The former minister said Greece, which formally exited the bailout programme on Monday, is in the “same black hole” as it was a decade ago and that “it keeps sinking deeper into it every day.”
“Despite two debt cuts over several billion euros, the debts have grown: the state is still broke, private citizens have become poorer, companies still go bankrupt, and our gross national product has decreased by 25 percent… Everybody owes money to everybody – but nobody has money to pay back their debts,” he said.
The surpluses that the Greek state has shown in recent years are real but reflect “the flesh and blood that the state extracts from a dying private sector. It is the evidence of the crime against logic, not of recovery or success.”
Germans had been lied to twice by their chancellor, Angela Merkel, Varoufakis claimed: once when she said that the bailout was an act of solidarity with the Greeks, when the money was actually intended for Greek and French banks. The other lie was the “promise to the Germans that the bailout loans would be paid back and with interest – something that was impossible given Greece’s bankruptcy”.
The former minister said that Berlin and the EU were not fooled by Greek statistics upon the country’s entry to the eurozone. “They always knew. They were conniving in the statistical manipulation of Italy because the politicians really needed Italy in.”
He alleged that Merkel’s “charm” had destroyed many men, including men in her own party and the main German opposition.

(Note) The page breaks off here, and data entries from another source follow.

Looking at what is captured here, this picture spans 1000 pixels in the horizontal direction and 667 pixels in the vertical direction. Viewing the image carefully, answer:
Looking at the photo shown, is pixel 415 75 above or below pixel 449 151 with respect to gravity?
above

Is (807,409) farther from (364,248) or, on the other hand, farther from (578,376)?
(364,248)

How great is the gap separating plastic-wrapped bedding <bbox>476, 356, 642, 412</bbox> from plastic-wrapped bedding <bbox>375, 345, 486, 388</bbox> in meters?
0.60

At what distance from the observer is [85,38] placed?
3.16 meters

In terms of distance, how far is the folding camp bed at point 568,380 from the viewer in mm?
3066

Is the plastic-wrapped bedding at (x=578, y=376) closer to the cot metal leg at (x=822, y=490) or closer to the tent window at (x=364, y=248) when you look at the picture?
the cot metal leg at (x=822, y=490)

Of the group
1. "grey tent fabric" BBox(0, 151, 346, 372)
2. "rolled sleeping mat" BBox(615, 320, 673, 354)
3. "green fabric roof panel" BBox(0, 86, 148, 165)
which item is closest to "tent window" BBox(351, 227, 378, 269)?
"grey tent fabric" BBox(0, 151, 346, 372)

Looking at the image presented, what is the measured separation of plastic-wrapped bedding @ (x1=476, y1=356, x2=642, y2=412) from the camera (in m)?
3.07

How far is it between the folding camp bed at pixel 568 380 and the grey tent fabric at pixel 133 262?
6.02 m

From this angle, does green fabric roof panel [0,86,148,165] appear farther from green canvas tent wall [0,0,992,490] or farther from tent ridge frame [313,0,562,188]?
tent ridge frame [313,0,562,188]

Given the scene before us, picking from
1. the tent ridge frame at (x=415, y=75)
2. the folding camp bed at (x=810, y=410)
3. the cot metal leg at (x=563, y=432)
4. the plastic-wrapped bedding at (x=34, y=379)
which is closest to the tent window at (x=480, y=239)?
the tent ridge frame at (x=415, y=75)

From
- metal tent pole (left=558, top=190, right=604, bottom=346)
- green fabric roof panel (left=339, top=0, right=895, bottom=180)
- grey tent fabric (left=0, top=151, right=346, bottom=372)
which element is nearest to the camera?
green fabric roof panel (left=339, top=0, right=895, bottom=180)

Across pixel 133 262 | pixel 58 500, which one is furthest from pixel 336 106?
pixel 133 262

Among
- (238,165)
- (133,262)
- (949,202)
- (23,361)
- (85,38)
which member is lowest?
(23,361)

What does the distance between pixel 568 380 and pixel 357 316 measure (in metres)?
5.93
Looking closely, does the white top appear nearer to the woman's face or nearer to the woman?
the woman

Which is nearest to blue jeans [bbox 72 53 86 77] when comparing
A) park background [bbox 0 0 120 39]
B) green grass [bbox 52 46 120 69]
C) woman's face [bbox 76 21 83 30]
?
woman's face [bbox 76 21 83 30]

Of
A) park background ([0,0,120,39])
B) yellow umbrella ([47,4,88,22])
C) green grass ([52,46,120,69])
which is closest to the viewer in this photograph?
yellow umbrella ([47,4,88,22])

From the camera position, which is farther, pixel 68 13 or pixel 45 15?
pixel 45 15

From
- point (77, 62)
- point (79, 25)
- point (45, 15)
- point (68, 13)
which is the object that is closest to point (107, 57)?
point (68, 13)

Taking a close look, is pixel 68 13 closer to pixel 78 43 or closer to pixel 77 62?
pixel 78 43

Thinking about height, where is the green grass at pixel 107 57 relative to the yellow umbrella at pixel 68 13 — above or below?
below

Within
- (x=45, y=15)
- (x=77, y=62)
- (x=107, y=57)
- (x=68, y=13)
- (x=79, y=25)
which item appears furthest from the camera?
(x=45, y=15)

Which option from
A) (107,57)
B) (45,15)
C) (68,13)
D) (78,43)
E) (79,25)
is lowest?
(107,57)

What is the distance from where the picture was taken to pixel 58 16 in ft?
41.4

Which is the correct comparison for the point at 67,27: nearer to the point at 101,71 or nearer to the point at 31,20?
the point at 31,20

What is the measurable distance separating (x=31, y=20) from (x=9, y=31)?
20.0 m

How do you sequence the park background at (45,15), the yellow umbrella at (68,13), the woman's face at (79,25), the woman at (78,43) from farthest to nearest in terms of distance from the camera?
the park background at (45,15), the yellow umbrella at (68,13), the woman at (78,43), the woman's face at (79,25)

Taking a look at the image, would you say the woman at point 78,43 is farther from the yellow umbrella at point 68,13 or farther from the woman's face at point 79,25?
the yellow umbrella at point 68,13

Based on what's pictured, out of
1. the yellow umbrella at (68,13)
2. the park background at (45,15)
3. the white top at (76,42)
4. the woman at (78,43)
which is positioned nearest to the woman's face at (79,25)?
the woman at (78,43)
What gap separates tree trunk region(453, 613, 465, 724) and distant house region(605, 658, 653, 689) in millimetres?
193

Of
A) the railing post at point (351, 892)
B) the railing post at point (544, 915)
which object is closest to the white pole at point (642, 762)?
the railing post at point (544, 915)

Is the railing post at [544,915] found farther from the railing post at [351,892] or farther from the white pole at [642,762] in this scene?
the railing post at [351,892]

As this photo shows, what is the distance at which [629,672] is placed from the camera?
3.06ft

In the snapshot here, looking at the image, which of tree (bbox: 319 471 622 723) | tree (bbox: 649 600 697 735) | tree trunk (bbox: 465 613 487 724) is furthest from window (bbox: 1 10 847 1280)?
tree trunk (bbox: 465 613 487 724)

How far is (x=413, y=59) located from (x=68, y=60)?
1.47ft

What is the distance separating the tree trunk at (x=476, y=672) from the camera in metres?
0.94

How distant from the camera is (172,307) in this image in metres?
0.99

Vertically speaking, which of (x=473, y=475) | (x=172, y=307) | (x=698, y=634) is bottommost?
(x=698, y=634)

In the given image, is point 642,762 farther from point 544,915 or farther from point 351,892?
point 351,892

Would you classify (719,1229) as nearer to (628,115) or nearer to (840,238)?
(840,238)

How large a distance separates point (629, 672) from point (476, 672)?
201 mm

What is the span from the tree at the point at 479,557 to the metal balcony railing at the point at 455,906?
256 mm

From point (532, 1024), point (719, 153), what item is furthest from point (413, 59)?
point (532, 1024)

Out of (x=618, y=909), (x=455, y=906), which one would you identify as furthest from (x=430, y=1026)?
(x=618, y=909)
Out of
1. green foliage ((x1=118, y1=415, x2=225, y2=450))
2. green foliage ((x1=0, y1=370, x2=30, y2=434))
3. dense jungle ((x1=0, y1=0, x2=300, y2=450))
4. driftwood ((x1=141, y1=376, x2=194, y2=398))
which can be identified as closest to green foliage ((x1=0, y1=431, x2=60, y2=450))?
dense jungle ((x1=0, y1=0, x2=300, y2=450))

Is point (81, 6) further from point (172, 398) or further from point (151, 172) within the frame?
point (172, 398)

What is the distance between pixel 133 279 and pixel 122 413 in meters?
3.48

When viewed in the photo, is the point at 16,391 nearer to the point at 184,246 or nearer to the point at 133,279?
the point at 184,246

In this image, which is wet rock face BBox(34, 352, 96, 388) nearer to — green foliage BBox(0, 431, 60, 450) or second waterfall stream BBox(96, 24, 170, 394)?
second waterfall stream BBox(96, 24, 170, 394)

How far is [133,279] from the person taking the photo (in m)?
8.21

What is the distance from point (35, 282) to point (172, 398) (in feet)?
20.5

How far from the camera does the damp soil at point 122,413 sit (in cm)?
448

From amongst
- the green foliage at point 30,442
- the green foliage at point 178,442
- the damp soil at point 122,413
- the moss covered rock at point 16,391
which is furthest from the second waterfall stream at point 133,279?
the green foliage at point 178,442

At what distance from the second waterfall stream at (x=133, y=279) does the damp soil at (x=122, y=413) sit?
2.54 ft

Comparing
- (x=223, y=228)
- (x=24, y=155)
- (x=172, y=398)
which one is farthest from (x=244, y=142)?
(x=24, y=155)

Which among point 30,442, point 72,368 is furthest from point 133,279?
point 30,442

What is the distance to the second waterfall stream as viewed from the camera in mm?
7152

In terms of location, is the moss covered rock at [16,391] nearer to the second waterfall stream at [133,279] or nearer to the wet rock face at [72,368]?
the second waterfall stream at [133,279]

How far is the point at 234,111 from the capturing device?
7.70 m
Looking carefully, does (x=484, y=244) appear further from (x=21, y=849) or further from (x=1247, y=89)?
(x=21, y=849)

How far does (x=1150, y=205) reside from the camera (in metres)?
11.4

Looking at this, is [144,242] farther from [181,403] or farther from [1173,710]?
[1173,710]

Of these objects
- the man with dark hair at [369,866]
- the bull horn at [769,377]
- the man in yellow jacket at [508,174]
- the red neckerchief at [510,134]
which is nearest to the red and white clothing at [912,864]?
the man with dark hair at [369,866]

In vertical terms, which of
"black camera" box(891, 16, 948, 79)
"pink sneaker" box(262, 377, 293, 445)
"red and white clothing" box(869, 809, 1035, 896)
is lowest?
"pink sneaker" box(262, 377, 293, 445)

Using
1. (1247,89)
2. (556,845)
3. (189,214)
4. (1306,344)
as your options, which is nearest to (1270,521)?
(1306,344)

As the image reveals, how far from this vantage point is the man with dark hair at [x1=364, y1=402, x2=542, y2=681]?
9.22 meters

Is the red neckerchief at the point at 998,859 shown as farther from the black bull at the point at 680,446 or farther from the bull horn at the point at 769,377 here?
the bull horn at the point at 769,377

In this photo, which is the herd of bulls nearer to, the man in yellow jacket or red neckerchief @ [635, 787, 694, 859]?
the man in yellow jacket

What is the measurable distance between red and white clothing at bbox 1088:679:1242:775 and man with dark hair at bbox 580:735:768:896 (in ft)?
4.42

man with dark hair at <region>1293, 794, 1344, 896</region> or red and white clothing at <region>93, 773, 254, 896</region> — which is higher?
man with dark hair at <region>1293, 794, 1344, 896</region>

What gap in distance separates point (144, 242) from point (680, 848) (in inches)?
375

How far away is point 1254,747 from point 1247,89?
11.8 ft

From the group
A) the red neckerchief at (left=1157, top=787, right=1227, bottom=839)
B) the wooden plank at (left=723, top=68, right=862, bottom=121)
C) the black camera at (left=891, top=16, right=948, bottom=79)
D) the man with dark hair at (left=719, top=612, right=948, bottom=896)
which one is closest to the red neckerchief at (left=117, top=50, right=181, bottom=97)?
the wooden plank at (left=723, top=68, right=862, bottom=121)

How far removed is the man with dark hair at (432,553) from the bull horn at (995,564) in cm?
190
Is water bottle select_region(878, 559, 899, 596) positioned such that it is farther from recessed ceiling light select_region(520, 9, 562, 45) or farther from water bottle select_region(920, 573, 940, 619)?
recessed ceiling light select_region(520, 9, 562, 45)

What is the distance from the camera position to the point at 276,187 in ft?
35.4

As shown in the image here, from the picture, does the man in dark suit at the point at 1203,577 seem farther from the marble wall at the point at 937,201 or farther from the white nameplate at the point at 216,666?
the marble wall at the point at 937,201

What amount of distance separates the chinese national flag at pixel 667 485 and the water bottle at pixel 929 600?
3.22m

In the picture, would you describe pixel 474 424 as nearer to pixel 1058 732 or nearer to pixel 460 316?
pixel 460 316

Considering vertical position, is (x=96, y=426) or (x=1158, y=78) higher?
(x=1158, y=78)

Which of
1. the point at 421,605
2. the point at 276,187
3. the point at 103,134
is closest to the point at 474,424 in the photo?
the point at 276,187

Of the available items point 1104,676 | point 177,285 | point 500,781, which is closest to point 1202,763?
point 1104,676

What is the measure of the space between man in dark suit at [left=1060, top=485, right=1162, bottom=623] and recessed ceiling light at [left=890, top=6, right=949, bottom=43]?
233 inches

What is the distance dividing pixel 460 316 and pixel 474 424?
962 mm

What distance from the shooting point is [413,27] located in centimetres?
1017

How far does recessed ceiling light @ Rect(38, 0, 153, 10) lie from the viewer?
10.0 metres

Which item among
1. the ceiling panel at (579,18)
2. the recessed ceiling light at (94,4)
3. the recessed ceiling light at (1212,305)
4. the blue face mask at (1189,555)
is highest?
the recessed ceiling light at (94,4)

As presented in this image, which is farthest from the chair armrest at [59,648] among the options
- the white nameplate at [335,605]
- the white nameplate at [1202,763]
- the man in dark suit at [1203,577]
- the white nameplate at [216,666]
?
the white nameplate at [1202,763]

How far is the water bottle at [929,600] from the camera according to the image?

“Tsipras was one of her easiest exercises. She promised him a lot and gave him nothing. For instance, she promised him debt relief – and then obstructed them. She had an aim: we were supposed to get more money and then shut up.”
Varoufakis also claimed that he was sacked by Prime Minister Alexis Tsipras because he would not sign the third bailout loan from the Greek government. This was “exactly at the point of time when we wanted to bring charges against huge numbers of tax evaders.”
“The troika, with the acquiescence of the Tsipras government, killed the programme that would have caught the tax evaders … The troika – not the ministers of finance – wanted to protect the oligarchs. The oligarchs were the troika’s allies in Greece, running the banks and controlling public opinion. They had to be protected.”